Posted by Christopher Schultz <ch...@christopherschultz.net>.
Mark,
On 6/6/23 06:42, Mark Thomas wrote:
> devOn 02/06/2023 18:55, Christopher Schultz wrote:
>> Mark,
>>
>> On 6/2/23 11:00, Mark Thomas wrote:
>>> On 02/06/2023 15:35, Christopher Schultz wrote:
>>>> All,
>>>>
>>>> I've built a Filter for use with a client who has many environments,
>>>> many reverse proxies, and many application servers and were getting
>>>> confused about what was what.
>>>>
>>>> Basically, it just adds a "Via" header as appropriate and has some
>>>> configurability to choose the header name, override the protocol and
>>>> server-name if requested, and to limit the number of IP-segments
>>>> reported in the value.
>>>>
>>>> Would this be something useful to add to Tomcat?
>>>
>>> That implies that Tomcat is acting as a reverse proxy. Given that
>>> functionality isn't built into Tomcat, I'd expect whatever component
>>> is providing the reverse proxy functionality to provide the Via
>>> header and any other appropriate debug tools. It seems a little odd
>>> to provide a debug tool with Tomcat for a feature that Tomcat doesn't
>>> implement.
>>
>> I was thinking that Tomcat here was an origin server and reporting its
>> own identity, etc. to the reverse-proxy, which would then add its own
>> "Via" header.
>
> I'm a little confused about how this all works.
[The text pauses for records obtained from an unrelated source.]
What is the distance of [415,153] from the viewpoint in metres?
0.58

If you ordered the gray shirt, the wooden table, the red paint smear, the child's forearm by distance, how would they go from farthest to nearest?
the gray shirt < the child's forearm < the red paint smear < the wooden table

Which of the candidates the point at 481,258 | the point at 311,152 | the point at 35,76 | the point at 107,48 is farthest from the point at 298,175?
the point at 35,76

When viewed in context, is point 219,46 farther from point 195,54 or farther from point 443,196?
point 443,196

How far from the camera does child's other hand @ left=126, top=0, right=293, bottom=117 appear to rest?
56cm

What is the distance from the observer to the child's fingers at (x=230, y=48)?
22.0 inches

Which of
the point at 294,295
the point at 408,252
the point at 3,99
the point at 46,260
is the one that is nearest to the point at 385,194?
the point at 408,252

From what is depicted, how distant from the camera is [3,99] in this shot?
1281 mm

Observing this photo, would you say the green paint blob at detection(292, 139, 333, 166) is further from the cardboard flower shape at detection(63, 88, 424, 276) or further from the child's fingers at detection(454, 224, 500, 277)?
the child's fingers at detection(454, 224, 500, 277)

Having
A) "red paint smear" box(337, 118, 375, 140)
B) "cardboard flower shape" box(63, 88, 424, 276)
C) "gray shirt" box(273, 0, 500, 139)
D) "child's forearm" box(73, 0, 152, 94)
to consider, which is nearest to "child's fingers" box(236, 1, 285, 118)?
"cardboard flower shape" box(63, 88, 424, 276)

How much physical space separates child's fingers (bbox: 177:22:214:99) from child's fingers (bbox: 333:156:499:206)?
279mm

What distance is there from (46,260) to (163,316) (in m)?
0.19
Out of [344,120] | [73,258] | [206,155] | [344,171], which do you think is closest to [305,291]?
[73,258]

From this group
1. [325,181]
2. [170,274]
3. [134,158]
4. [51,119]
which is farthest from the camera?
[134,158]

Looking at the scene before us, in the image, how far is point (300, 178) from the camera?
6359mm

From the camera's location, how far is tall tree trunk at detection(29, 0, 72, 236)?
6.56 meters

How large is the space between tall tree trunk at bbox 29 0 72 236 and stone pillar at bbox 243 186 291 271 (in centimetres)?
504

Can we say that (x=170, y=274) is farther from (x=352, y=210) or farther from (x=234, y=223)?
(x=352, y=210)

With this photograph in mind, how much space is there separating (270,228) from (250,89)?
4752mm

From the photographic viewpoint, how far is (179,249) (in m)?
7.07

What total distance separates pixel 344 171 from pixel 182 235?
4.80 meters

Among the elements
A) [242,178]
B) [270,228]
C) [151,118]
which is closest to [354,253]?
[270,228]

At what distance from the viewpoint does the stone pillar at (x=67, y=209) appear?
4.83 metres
Sorry, I think I didn't give enough explanation.
> Shouldn't the reverse proxy add the Via header before forwarding the
> request?
>
> Is the Filter adding a Via header? I read the original post as it was.
> But Via headers are for proxy's not origin servers.
>
> Maybe an example would help. Or a link to the Filter's source.
It's possible that I may be abusing the HTTP Via header, but I don't
think so.
The idea was to provide information to the *client* about which servers
are handling the request. The HTTP Via header seems to fit the billing,
as a response-header and not a request-header. I'm not worried about
request-headers at all, here.
My Filter basically says 'add "Via: protocol/version myself" header to
the response' and that's it. The reverse-proxy can augment the Via
response header with its own. So for a simple setup where we have two
web servers and two Tomcat servers cross-linked, the client might see a
response header looking like this:
Via: HTTP/1.1 web1, HTTP/1.1 tomcat2
> I am generally in favour of adding Filters that are generally useful but
> wary of things that appear to behave in unexpected ways.
As you should be.
I created this Filter to be used in a situation with multiple
environments and where there are multiple reverse proxies between the
client and the Tomcat server. We were tracking-down what we believed was
a misconfiguration of one or more of the reverse-proxies that
cross-linked environments and we needed to figure out which pair of
reverse-proxy servers were being used in a simple way e.g. using curl.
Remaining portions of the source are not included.